Does the firm provide the appropriate level of transparency of the portfolio? How often do investors have access to speak with the management team? How is the management team incentivized? Do members of the management team have their personal capital invested in the strategy?
 

Structure

Are the terms and fees of the funds within industry standards? Does the fund’s liquidity match the liquidity of the underlying holdings and investment horizon of the strategy? How is the fund vehicle structured with regard to minimum commitment size, capacity, quality of investor base, etc.?
 
Red Flags: Just as the above indicators are positive attributes we look for in managers, there are several key criteria that we consider to be “red flags” for concern. These include:
 

  • Excessive growth in total assets under management, in average deal size, or in total number of companies held in the portfolio
  • Drifting away from the stated investment style of discipline
  • Introduction of non-complementary products
  • Portfolio managing multiple products/strategies without sufficient support
  • Change in investment team or ownership structure
  • High professional turnover or neglect of career development
  • Poor compliance, operations or organizational procedures
  • Underperformance, relative and absolute

 
A well-executed investment program in illiquid assets can generate strong returns relative to traditional asset classes.

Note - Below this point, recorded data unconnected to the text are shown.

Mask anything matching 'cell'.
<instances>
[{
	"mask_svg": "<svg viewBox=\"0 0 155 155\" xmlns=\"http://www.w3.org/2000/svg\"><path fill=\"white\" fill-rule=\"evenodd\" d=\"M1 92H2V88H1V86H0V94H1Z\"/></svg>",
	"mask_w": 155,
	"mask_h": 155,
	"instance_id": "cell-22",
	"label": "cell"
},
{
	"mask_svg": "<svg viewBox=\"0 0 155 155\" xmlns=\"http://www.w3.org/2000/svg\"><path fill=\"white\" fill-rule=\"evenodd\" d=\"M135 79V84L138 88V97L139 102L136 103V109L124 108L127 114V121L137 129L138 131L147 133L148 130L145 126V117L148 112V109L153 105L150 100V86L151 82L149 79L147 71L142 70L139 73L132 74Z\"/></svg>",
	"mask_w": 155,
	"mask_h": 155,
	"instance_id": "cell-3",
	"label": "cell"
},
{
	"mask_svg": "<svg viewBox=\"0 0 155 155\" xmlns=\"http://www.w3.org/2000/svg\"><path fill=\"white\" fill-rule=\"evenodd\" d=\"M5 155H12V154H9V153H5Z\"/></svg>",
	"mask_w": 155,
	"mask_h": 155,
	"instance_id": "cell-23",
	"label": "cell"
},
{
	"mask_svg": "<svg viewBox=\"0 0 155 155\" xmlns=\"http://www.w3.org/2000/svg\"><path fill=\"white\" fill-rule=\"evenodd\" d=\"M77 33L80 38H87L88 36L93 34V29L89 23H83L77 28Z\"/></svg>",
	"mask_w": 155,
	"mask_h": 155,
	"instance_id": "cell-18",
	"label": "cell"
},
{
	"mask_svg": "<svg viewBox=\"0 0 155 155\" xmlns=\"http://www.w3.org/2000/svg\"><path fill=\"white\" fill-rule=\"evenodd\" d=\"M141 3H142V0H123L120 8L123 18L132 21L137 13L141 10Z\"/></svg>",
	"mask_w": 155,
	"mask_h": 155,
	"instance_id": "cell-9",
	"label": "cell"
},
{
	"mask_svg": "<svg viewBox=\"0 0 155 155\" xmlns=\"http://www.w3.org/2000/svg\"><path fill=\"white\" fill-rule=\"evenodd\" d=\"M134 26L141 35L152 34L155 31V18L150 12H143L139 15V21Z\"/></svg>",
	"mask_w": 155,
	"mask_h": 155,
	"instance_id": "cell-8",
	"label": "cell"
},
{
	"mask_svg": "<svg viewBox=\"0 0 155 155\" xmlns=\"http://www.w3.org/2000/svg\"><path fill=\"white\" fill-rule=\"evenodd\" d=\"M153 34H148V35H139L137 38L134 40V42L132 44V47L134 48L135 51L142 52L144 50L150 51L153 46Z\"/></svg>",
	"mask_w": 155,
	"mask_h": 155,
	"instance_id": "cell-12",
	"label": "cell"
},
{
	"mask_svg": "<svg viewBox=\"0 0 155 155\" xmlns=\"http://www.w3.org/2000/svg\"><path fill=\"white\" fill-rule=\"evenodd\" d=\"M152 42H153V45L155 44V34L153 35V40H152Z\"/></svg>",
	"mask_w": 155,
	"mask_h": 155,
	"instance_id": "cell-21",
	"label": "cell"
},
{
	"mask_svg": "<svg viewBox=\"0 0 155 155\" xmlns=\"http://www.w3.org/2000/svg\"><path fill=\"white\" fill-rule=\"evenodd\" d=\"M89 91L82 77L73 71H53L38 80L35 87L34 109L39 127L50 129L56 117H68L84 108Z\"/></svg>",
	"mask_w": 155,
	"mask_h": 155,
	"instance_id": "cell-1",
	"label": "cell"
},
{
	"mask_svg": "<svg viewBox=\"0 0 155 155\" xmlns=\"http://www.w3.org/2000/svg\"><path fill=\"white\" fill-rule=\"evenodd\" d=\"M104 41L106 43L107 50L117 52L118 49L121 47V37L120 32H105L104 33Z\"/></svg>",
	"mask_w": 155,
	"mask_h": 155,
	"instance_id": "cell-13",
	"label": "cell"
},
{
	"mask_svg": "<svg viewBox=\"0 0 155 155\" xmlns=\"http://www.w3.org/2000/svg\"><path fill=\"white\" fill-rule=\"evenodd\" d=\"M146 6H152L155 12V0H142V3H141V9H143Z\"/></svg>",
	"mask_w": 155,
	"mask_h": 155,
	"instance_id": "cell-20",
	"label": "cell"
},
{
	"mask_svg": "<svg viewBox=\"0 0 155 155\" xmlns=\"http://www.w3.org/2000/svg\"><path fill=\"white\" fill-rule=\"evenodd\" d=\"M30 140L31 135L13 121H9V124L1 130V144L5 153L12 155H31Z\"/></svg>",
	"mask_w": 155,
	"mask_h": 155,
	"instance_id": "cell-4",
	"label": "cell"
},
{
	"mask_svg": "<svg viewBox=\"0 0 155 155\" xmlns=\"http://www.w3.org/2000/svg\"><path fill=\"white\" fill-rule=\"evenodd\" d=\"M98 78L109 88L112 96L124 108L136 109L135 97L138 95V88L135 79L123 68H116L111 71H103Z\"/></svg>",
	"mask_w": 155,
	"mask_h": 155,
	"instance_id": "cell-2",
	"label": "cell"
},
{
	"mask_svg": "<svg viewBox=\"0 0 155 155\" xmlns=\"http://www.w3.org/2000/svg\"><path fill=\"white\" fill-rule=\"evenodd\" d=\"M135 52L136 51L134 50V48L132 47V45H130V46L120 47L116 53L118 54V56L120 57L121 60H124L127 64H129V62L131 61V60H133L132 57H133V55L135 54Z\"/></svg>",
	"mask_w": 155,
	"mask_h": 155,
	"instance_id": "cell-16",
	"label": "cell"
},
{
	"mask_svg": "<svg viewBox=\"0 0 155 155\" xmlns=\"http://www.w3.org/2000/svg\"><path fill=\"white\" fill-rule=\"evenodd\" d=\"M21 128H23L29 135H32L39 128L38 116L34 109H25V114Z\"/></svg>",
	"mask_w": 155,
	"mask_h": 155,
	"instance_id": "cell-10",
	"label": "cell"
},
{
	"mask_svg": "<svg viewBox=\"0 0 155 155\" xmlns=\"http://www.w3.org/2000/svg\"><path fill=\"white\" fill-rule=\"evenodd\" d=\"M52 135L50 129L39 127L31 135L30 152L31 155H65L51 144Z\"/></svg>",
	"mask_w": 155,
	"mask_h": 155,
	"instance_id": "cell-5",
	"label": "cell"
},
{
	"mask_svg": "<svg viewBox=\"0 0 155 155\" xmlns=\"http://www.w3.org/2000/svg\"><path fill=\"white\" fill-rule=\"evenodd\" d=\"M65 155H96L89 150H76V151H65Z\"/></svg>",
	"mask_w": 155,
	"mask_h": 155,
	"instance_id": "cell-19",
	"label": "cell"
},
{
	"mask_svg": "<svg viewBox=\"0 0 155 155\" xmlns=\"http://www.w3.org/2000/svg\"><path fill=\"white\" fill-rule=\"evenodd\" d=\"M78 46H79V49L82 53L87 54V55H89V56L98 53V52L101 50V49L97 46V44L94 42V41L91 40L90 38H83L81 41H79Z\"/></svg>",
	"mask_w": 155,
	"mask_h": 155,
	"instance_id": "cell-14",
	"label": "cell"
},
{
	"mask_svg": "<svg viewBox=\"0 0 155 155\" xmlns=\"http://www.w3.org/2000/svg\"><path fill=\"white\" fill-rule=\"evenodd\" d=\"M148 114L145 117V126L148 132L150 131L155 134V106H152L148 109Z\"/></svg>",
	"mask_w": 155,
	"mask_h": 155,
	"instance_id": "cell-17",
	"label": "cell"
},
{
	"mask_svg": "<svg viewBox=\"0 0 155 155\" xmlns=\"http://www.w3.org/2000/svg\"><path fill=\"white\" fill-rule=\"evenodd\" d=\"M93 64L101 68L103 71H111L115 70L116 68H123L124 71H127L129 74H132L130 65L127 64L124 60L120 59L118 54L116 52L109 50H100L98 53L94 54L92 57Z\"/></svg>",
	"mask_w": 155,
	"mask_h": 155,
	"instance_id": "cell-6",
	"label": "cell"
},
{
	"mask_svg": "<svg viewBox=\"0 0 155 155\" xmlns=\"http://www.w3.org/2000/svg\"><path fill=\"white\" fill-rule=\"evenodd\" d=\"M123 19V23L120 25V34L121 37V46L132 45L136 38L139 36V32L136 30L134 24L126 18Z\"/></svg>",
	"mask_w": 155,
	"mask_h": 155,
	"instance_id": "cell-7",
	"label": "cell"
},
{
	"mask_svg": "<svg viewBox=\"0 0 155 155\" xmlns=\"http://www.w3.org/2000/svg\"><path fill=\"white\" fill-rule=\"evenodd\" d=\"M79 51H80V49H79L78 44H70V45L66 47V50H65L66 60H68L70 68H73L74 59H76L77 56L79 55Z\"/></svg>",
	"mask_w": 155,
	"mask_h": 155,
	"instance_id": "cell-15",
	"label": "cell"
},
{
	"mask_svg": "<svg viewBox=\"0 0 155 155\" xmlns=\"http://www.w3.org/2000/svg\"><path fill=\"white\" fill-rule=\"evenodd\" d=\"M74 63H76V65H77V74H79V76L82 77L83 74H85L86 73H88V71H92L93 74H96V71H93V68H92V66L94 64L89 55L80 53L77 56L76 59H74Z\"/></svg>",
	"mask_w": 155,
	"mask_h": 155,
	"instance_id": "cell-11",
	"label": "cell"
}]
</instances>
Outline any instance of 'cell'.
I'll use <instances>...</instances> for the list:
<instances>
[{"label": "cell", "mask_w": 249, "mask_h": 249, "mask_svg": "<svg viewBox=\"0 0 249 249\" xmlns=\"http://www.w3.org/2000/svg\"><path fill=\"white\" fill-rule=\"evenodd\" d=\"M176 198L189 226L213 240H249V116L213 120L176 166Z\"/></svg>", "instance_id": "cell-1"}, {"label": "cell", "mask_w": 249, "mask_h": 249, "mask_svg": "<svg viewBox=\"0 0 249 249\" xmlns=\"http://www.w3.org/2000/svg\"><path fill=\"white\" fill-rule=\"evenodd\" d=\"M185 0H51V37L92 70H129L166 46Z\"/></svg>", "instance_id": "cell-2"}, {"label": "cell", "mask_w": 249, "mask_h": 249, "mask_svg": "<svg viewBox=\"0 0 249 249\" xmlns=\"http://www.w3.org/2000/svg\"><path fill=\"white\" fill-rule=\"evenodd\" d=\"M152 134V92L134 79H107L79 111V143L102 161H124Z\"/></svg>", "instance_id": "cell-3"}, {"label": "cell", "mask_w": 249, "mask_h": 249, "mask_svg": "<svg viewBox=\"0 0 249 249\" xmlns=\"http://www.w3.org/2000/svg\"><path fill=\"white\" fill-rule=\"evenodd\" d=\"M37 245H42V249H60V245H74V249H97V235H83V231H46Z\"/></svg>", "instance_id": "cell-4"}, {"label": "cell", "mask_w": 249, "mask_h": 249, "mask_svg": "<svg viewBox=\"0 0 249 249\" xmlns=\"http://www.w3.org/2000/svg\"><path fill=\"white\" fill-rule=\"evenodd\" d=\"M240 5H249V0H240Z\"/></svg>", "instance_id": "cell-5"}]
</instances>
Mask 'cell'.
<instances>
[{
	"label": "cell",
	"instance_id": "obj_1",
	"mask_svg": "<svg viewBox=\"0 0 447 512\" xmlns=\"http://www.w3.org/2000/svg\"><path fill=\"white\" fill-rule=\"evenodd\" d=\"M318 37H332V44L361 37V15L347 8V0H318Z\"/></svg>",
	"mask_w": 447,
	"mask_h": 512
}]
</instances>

New investments should be evaluated in the context of each client’s risk tolerance, liquidity needs, and investment horizon.
 
Stephanie Hackett is a Managing Director and Portfolio Manager at Evercore Wealth Management. She can be contacted at [email protected].
 
Editor’s note: Illiquid alternative assets can enhance a client’s portfolio by providing both diversification and potential for risk-adjusted returns in excess of public markets. In many of our clients’ portfolios, we recommend an allocation of 5%-10%-to illiquid alternatives, which can include private equity, real estate and illiquid credit strategies.